# [Text under study]
XviD has more problems of keeping the bitrate – at the lower end of the bitrate range, it used up to 35% more bits than I told it to, but at the upper end, it used up to 8% less. Between 500 and 1400 kbps, the results were pretty precise, though. It seems like XviD has something like a favorite bitrate range, and everything outside that range is being pulled towards it.
Dirac consistently used a much higher bitrate than configured, from 50% at 250 kbps (making that 375 kbps) to 9% at 2000 kbps (2083 kbps).
Objective quality
Now here’s the most important set of results from the test: The SSIM-over-bitrate graph.
This graph holds some surprises indeed. Let’s analyze it bit for bit:
- x264 High Profile and x264 Main Profile expectedly deliver the best quality by a wide margin. The difference between the two profiles is really small: High Profile is consistently a bit better, but it’s really just a tiny bit. High Profile is expected to have a more significant impact for higher-definition material, but that’s up to another test.
- x264 Baseline Profile is the third place over (almost) the complete bitrate range, but the difference between Main Profile and Baseline Profile is already considerable.
- XviD quite surprisingly gets the fourth place: At lower bitrates, it’s clearly inferior to x264 Baseline Profile, but for high bitrates, it even manages to surpass it a tiny bit.
- Theora is disappointingly bad: It’s between x264 Baseline Profile and XviD for lower bitrates and for higher bitrates, it’s closer to MPEG-2 than to XviD and x264.
- MPEG-2 is said to be still a good performer for high bitrates, and my test confirms that. At low bitrates, on the other hand … well, it’s more than 15 years old, what could you expect? ;)
- Dirac clealy shows that it’s still in development and lacks proper rate control – the only bitrate where it’s anywhere close to being competitive is at the very lowest end of the bitrate range. For all sensible bitrates, it’s even worse than MPEG-2.
Unfortunately, the abstract SSIM values are only good for comparing results against each other, but it’s impossible to say how e.g. a SSIM difference of 0.01 is going to look like. The only way to get real quantitative measurements like »encoder A is 10% better than encoder B« is to see which bitrate is required to achieve a specific SSIM value. To do this, I interpolated the SSIM results using bicubic spline interpolation (like what you see in the graph) and used the Newton-Raphson method to determine the theoretical bitrate at a few SSIM values:
Target SSIM | 0.95 | 0.96 | 0.97 | 0.98 |
---|---|---|---|---|
x264_high | 261 kbps (100%) | 342 kbps (100%) | 490 kbps (100%) | 849 kbps (100%) |
x264_main | 288 kbps (110%) | 374 kbps (109%) | 545 kbps (111%) | 939 kbps (111%) |
x264_baseline | 438 kbps (168%) | 576 kbps (168%) | 799 kbps (163%) | 1322 kbps (156%) |
xvid | 554 kbps (212%) | 665 kbps (194%) | 861 kbps (176%) | 1297 kbps (153%) |
theora | 576 kbps (220%) | 713 kbps (208%) | 943 kbps (192%) | 1648 kbps (194%) |
mpeg2 | 743 kbps (284%) | 899 kbps (262%) | 1145 kbps (233%) | 1743 kbps (205%) |
dirac | 1009 kbps (386%) | 1283 kbps (375%) | 1840 kbps (375%) | 2452 kbps (289%) |
The percentage values show the bitrate relative to the best result, which is x264 High Profile in all cases. These results show some very clear figures: For example, x264 Main Profile consistently requires 10% more bitrate than High Profile to achieve the same quality, Baseline Profile requires around 60% more bits. XviD converges against x264 with higher qualities, starting at double the bitrate at the (quite bad-looking) 0.95 SSIM index and reaching a respectable 153% bitrate factor at the good 0.99 SSIM index. MPEG-2 is similar, but it starts at factor 3 and goes down to factor 2 with rising quality. The same is true for Dirac, which starts almost at factor 4 and ends at factor 3. Theora converges much slower and keeps around factor 2 when compared to x264 High Profile.

# [Record excerpts]
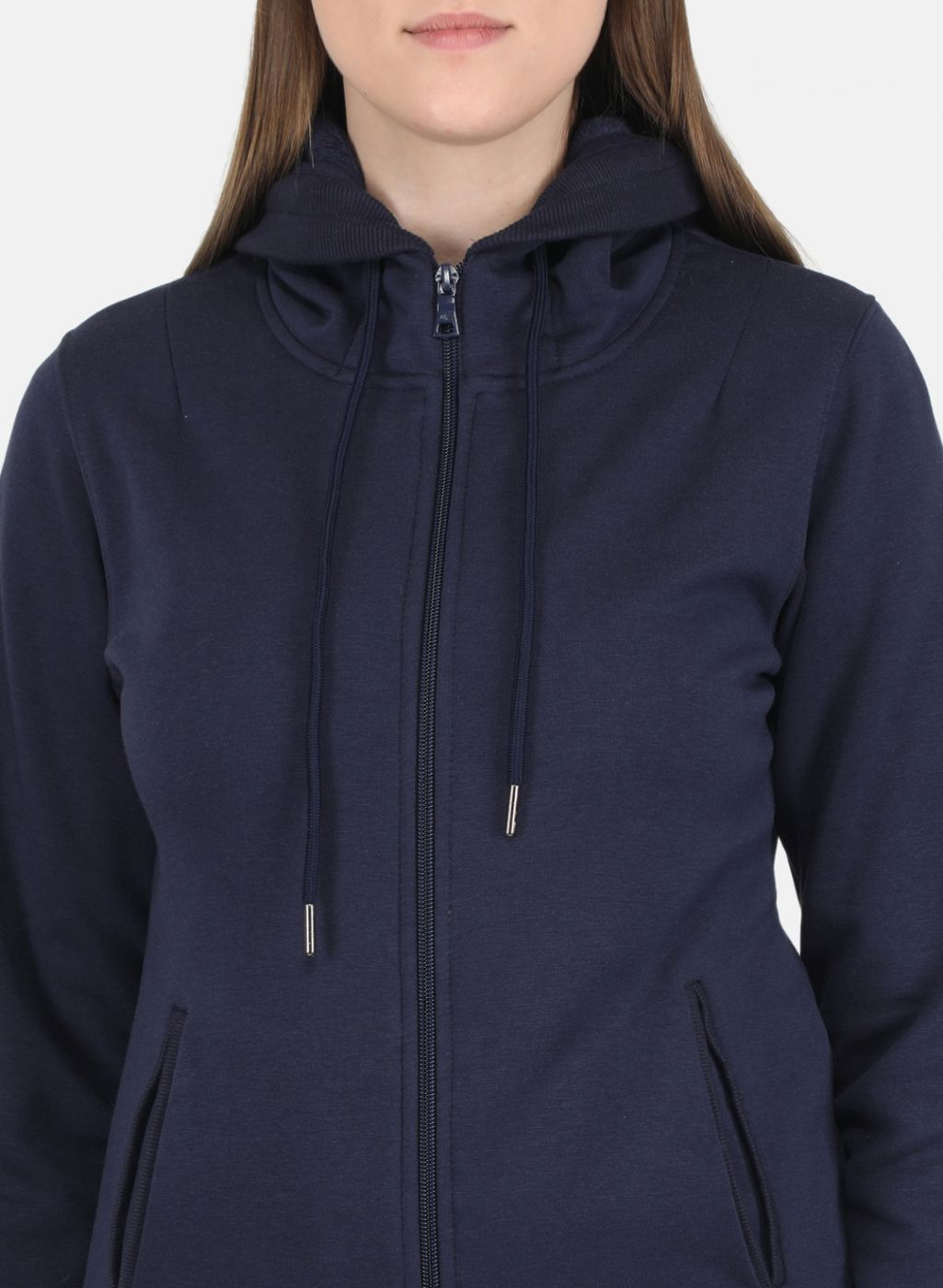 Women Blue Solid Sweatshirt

---

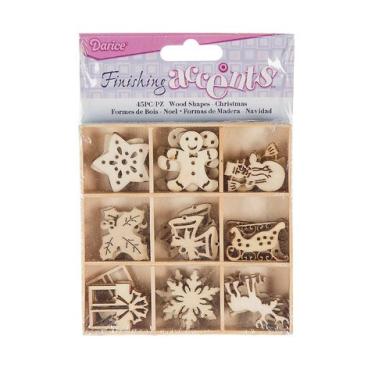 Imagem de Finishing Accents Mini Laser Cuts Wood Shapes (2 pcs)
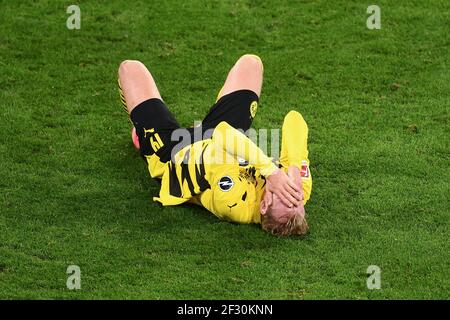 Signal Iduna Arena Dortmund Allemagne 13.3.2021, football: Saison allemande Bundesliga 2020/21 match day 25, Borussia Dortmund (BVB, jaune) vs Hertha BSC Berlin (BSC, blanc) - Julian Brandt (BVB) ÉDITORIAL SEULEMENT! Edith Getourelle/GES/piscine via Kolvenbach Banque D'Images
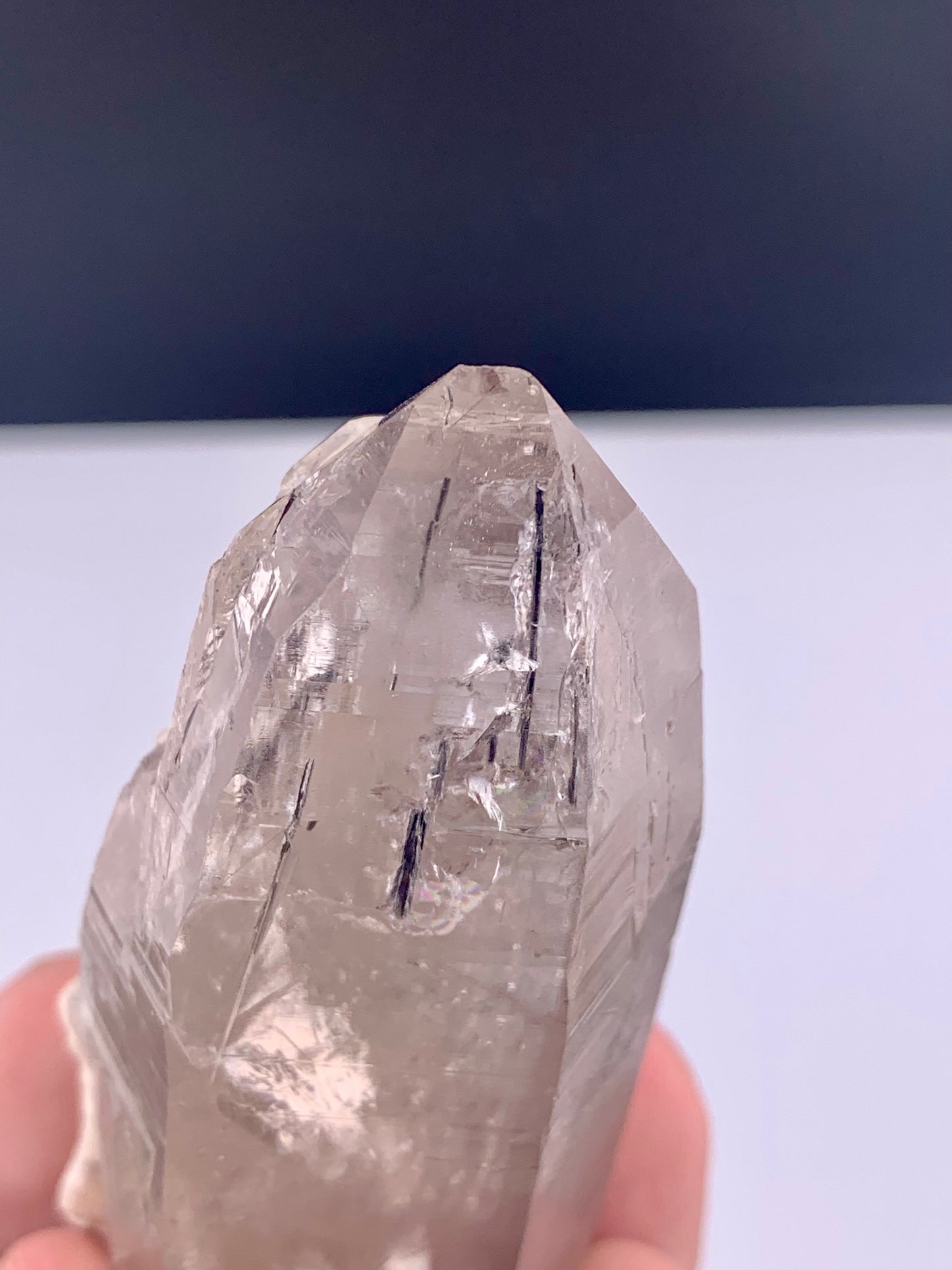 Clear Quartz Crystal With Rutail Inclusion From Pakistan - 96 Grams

# [Exercise tasks]
1) Rewrite the paragraph of the codec comparison text that begins "XviD has more problems of keeping the bitrate" as a short bulleted list, keeping its main facts.
2) Summarize the codec comparison text in two sentences.

# [Answers per task]
1)
- XviD has more trouble keeping the bitrate.
- At the low end of the bitrate range, it used up to 35% more bits than requested.
- At the high end, it used up to 8% fewer.
- Between 500 and 1400 kbps, its results were fairly precise.
- XviD seems to have a favorite bitrate range and pulls everything outside that range toward it.

2) On the SSIM-over-bitrate graph, x264 High and Main Profile deliver the best quality by a wide margin, with Baseline Profile third over almost the whole range, while Theora is disappointingly bad and Dirac is worse than MPEG-2 at all sensible bitrates. Comparing the bitrate needed to reach a given SSIM value shows that Main Profile requires about 10% more bits than High Profile and Baseline Profile around 60% more, while XviD, MPEG-2 and Dirac narrow the gap to x264 as quality rises and Theora stays around double the bitrate.